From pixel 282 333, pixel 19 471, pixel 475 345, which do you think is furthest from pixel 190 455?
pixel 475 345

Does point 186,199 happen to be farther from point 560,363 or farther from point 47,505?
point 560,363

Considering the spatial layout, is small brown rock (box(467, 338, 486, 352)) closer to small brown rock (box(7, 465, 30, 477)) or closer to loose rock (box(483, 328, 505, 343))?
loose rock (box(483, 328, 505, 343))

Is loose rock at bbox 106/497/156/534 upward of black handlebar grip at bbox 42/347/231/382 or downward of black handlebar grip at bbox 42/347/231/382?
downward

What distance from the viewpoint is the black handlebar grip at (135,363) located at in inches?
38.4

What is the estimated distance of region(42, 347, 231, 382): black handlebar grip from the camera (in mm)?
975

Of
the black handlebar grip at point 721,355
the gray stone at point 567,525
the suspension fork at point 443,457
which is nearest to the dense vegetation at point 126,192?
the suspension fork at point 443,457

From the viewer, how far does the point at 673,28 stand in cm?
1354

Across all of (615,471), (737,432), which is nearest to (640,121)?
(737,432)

◆ ◆ ◆ ◆ ◆

(Exercise objective): Rewrite these lines with every "black handlebar grip" changed to "dark handlebar grip", leaving all else as it is.

(Reply):
From pixel 282 333, pixel 19 471, pixel 475 345, which do you think is furthest from pixel 190 455?
pixel 475 345

Does point 186,199 happen to be farther from point 560,363 or farther from point 47,505?
point 560,363

Considering the spatial layout, is small brown rock (box(467, 338, 486, 352)) closer to small brown rock (box(7, 465, 30, 477)) or closer to loose rock (box(483, 328, 505, 343))?
loose rock (box(483, 328, 505, 343))

Is loose rock at bbox 106/497/156/534 upward of dark handlebar grip at bbox 42/347/231/382 or downward of dark handlebar grip at bbox 42/347/231/382?
downward

What distance from the viewpoint is the dark handlebar grip at (135,363) located at in inches?
38.4

What is the estimated distance of region(42, 347, 231, 382): dark handlebar grip from the camera (in mm)?
975

Of
the dark handlebar grip at point 721,355
the gray stone at point 567,525
the suspension fork at point 443,457
which is nearest to the dense vegetation at point 126,192?
the suspension fork at point 443,457

From the viewer, how far does the point at 673,28 stand in cm?
1354

Across all of (615,471), (737,432), which is nearest to (640,121)?
(737,432)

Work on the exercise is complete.